### REQUIREMENTS
a – Translate this sentence from the APA citation guide into French: "Whenever possible, the URL should take the reader directly to the document you are citing."
b – In the APA citation guide, list every heading that opens one of the bulleted points on citing web pages.

* start QUOTED PASSAGE *

APA Style - How to Document Information
This guide is based on the Publication Manual of the American Psychological Association, 6th ed. For more details and examples, consult the APA publication manual (REF BF76.7 P83 2010).
Citing Web Pages in a Reference List
NOTE: This is a guide on how to cite freely accessible web pages that are not accessed through periodical databases. If you need to create citations for articles from library databases, see the webpage APA Style - Citing Library Database Articles in APA Style.
- Author: Usually found at the top or bottom of the web page. Look for: Author, Compiler/Compiled by, Maintainer/Maintained by. If author is not available, begin your citation with the web page title.
- Publication Date: Usually found at the end of the document. Use the last update if available. Use the copyright date if available. If the month and day are given, include them. If a publication date is not available, use n.d. (no date).
- Web Page Title: Give the title of the web page here. If you are citing a specific article within a larger web site, give the title of the article and the name of the larger web site.
- URL: "Uniform Resource Locator" is the web address of your document. It is found at the top right corner of your printout or in the "Location" bar on your web browser. Take care in transcribing the URL. Copying and pasting is recommended. Whenever possible, the URL should take the reader directly to the document you are citing. If this is not possible, the URL should take the reader as close to the document as possible.
Author, A. A. (Date of publication). Title of Page/Document. Retrieved from URL
Note: The title of the page/document is italicized.
Note: n.d. indicates that no publication date is available.

* end QUOTED PASSAGE *
* start PROVIDED MATERIAL *

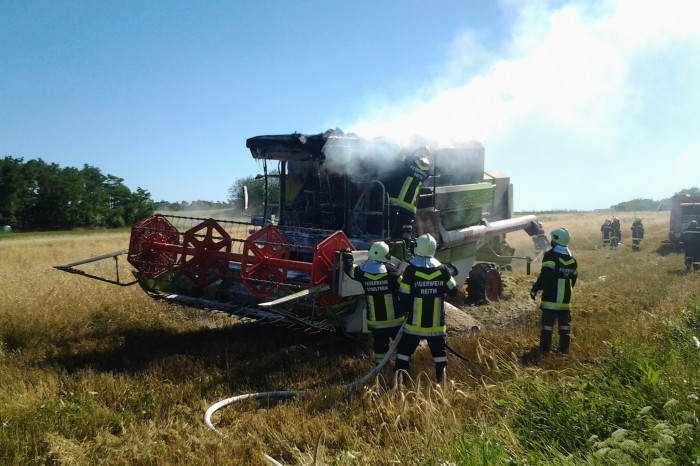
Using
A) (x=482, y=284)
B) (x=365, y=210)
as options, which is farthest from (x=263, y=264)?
(x=482, y=284)

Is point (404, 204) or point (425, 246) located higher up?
point (404, 204)

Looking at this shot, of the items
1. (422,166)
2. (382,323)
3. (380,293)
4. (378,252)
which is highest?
(422,166)

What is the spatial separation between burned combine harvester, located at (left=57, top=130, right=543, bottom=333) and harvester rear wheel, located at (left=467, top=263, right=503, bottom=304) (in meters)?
0.55

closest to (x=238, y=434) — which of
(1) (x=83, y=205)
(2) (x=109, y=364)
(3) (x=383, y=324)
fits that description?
(3) (x=383, y=324)

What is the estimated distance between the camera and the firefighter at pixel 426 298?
5980mm

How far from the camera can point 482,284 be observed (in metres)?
11.2

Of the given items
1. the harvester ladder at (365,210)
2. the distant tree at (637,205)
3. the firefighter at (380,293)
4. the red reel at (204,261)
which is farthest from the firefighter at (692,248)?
the distant tree at (637,205)

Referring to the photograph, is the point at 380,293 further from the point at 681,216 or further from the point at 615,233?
the point at 615,233

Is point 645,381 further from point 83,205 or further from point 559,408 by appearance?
point 83,205

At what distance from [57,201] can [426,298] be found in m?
49.7

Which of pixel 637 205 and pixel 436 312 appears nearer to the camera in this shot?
pixel 436 312

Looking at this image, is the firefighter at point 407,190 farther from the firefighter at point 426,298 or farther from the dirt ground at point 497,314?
the firefighter at point 426,298

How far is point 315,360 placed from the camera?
22.9 ft

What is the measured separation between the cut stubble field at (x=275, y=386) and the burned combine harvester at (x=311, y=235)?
652 millimetres
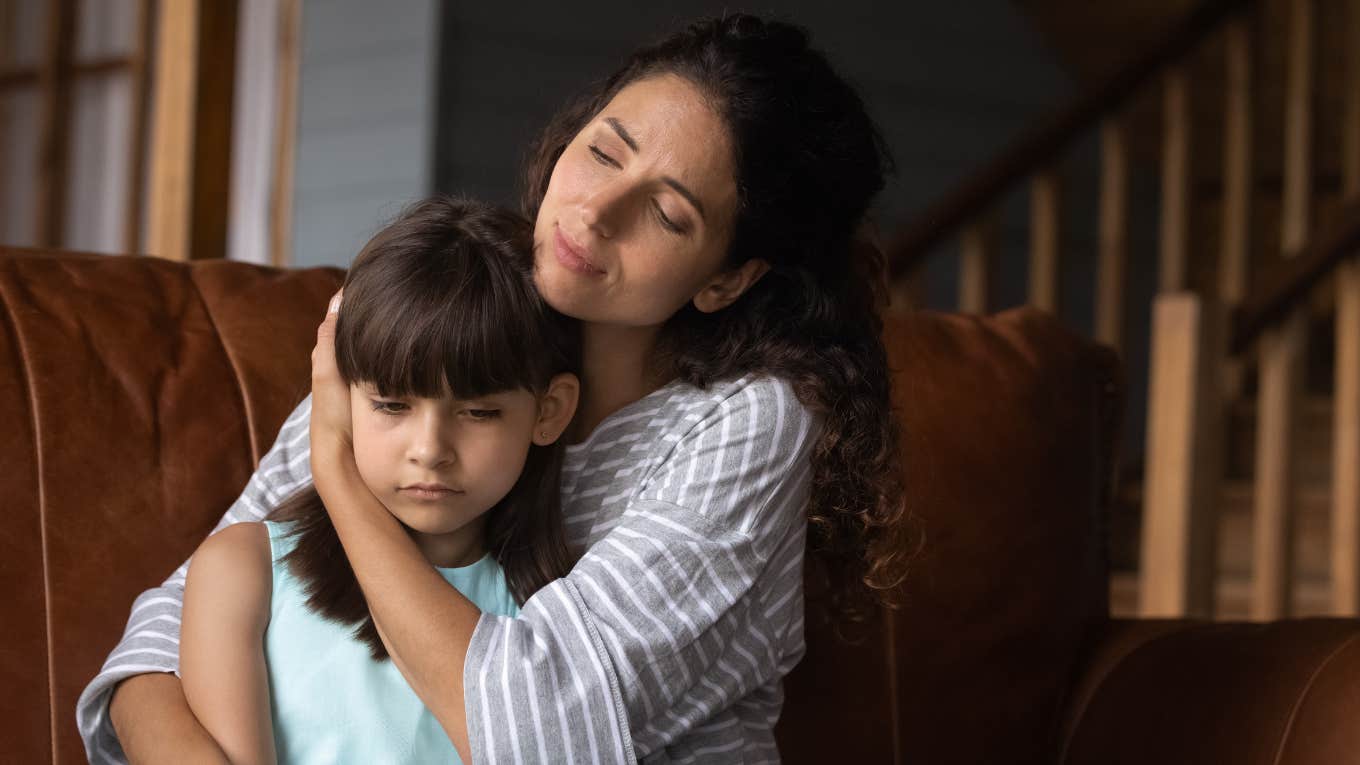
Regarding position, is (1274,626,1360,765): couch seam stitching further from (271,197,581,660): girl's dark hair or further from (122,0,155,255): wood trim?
(122,0,155,255): wood trim

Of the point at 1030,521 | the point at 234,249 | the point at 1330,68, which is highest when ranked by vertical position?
the point at 1330,68

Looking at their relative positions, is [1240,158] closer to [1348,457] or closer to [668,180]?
[1348,457]

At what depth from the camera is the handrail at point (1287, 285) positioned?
8.61 ft

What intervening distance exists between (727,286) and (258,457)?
1.83ft

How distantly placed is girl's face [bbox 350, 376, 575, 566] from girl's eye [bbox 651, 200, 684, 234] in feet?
0.67

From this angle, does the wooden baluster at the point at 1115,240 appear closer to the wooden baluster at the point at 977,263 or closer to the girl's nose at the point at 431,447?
the wooden baluster at the point at 977,263

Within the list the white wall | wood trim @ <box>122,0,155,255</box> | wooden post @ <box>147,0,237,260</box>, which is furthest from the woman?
the white wall

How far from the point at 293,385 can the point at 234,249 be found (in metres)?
1.83

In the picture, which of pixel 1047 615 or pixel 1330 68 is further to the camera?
pixel 1330 68

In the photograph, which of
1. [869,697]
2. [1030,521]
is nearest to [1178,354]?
[1030,521]

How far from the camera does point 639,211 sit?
1267 mm

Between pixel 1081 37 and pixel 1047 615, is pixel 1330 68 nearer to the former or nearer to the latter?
pixel 1081 37

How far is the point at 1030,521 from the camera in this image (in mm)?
1834

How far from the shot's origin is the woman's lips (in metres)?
1.23
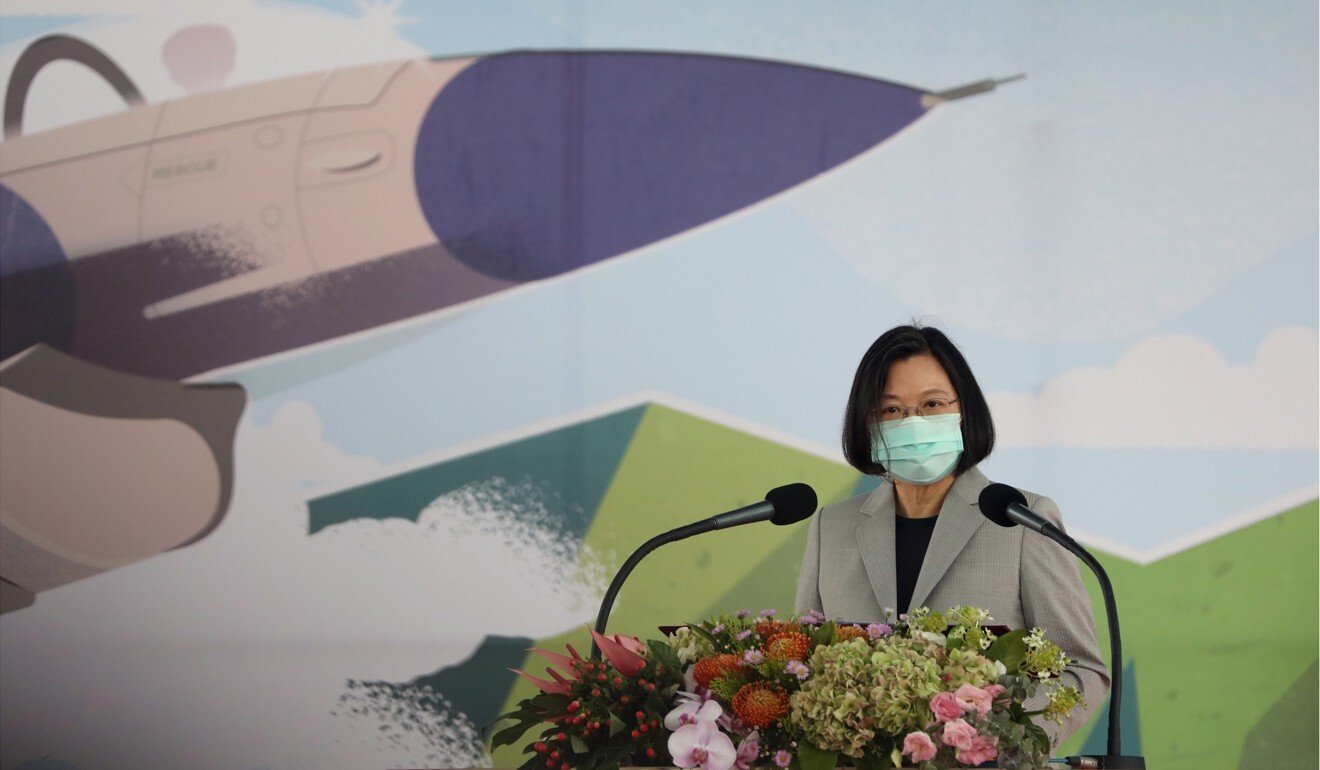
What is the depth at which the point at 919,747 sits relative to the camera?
4.75ft

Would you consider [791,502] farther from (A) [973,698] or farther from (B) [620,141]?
(B) [620,141]

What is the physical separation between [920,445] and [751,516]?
1.75ft

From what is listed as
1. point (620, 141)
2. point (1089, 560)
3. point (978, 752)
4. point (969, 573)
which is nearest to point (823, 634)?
point (978, 752)

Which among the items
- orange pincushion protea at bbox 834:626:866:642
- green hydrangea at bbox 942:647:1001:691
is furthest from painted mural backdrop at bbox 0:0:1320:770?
green hydrangea at bbox 942:647:1001:691

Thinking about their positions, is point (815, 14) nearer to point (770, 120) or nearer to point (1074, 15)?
point (770, 120)

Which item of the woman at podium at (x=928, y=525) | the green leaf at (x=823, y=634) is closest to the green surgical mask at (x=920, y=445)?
the woman at podium at (x=928, y=525)

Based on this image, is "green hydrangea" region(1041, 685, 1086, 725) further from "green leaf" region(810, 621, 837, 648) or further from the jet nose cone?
the jet nose cone

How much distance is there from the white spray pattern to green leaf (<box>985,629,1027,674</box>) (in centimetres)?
264

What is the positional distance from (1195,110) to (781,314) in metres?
1.52

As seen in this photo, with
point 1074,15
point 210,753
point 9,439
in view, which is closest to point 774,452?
point 1074,15

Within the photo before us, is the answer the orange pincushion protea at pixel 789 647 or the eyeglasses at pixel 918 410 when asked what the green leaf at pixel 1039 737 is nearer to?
the orange pincushion protea at pixel 789 647

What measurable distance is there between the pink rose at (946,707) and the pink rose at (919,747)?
0.03m

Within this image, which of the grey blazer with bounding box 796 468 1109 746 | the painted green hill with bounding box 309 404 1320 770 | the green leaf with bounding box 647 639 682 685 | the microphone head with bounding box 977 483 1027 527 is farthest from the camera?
the painted green hill with bounding box 309 404 1320 770

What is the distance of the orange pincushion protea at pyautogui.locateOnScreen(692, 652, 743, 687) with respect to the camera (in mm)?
1589
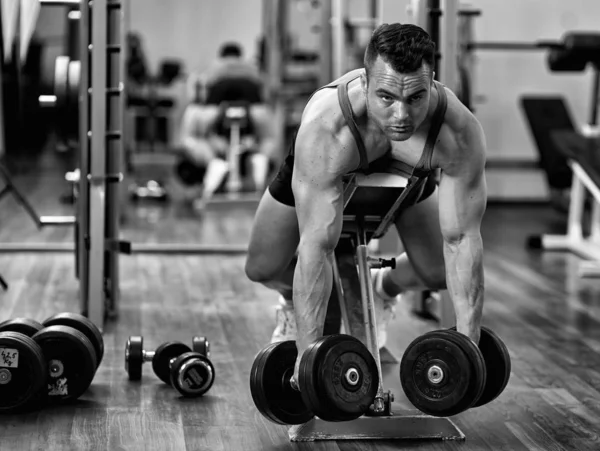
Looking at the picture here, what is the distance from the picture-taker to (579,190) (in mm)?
5758

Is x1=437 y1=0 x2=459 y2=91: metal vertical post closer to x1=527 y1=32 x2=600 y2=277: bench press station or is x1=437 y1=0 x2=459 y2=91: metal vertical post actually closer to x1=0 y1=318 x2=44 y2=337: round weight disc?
x1=0 y1=318 x2=44 y2=337: round weight disc

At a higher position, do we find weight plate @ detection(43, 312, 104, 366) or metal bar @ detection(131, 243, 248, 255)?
weight plate @ detection(43, 312, 104, 366)

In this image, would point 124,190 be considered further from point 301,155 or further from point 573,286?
point 301,155

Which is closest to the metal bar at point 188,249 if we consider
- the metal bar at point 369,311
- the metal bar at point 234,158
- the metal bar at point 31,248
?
the metal bar at point 31,248

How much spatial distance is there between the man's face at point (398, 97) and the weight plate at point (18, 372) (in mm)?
1140

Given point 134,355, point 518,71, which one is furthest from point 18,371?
point 518,71

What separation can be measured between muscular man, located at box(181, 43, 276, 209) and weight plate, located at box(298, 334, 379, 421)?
488cm

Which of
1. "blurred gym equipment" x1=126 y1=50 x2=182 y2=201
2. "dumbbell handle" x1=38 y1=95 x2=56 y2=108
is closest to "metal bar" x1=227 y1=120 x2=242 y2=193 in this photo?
"blurred gym equipment" x1=126 y1=50 x2=182 y2=201

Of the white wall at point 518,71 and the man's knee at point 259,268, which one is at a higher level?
the white wall at point 518,71

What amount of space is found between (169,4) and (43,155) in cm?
220

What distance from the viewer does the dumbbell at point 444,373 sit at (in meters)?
2.25

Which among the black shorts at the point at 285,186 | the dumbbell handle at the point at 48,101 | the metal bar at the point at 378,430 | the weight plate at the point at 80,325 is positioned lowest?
the metal bar at the point at 378,430

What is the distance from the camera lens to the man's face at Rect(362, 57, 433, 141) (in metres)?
2.20

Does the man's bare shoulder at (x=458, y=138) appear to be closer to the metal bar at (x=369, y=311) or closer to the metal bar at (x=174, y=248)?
the metal bar at (x=369, y=311)
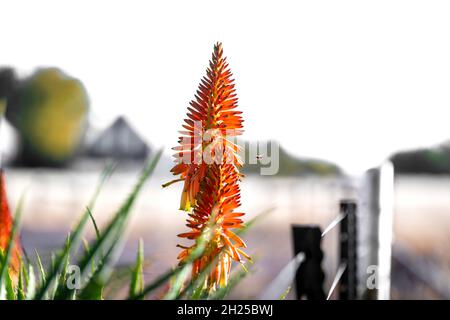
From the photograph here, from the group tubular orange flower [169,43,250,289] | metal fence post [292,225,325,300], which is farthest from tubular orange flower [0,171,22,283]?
metal fence post [292,225,325,300]

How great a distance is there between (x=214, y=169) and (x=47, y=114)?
104 feet

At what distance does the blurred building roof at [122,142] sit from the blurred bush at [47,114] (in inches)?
34.8

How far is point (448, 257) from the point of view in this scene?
996 cm

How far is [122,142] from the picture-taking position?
2514 centimetres

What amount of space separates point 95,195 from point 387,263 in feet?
8.63

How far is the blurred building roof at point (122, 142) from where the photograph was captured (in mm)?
24281

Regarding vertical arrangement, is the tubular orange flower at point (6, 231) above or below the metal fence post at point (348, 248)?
above

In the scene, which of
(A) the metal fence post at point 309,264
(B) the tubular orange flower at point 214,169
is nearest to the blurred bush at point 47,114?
(A) the metal fence post at point 309,264

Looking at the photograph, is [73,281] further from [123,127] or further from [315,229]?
[123,127]

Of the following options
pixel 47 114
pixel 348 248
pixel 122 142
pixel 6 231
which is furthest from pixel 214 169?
pixel 47 114

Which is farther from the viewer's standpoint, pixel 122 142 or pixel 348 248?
pixel 122 142

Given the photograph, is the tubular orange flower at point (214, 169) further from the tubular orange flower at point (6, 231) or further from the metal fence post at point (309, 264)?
the metal fence post at point (309, 264)

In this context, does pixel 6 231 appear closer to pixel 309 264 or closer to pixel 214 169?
pixel 214 169

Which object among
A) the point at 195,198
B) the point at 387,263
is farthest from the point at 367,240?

* end PROVIDED MATERIAL *

### SOLUTIONS
a – Dans la mesure du possible, l'URL doit mener le lecteur directement au document que vous citez.

b –
Author
Publication Date
Web Page Title
URL